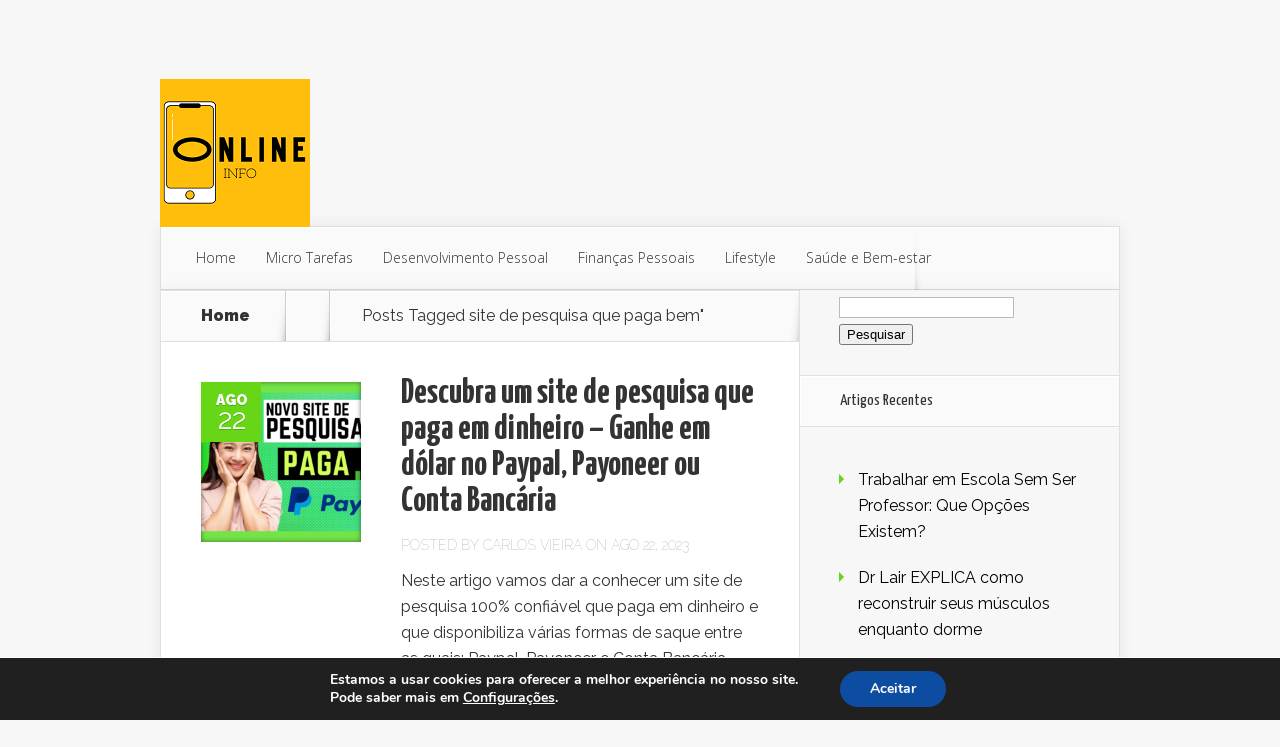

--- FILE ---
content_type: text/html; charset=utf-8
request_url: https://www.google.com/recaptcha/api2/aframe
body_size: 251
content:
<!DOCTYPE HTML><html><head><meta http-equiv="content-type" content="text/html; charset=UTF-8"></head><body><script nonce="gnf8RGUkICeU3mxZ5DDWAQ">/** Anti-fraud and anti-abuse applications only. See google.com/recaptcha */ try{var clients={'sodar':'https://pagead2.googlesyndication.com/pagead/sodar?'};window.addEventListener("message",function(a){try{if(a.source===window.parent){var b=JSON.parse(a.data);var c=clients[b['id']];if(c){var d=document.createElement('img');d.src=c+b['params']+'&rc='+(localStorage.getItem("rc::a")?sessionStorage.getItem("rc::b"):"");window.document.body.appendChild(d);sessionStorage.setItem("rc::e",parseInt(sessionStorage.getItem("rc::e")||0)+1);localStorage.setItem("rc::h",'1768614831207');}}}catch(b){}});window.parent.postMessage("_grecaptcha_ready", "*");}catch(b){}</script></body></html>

# [What you need to do]
Could you repeat the listing above exactly, omitting its pictures?

# [Task output]
--- FILE ---
content_type: text/html; charset=utf-8
request_url: https://www.google.com/recaptcha/api2/aframe
body_size: 251
content:
<!DOCTYPE HTML><html><head><meta http-equiv="content-type" content="text/html; charset=UTF-8"></head><body><script nonce="gnf8RGUkICeU3mxZ5DDWAQ">/** Anti-fraud and anti-abuse applications only. See google.com/recaptcha */ try{var clients={'sodar':'https://pagead2.googlesyndication.com/pagead/sodar?'};window.addEventListener("message",function(a){try{if(a.source===window.parent){var b=JSON.parse(a.data);var c=clients[b['id']];if(c){var d=document.createElement('img');d.src=c+b['params']+'&rc='+(localStorage.getItem("rc::a")?sessionStorage.getItem("rc::b"):"");window.document.body.appendChild(d);sessionStorage.setItem("rc::e",parseInt(sessionStorage.getItem("rc::e")||0)+1);localStorage.setItem("rc::h",'1768614831207');}}}catch(b){}});window.parent.postMessage("_grecaptcha_ready", "*");}catch(b){}</script></body></html>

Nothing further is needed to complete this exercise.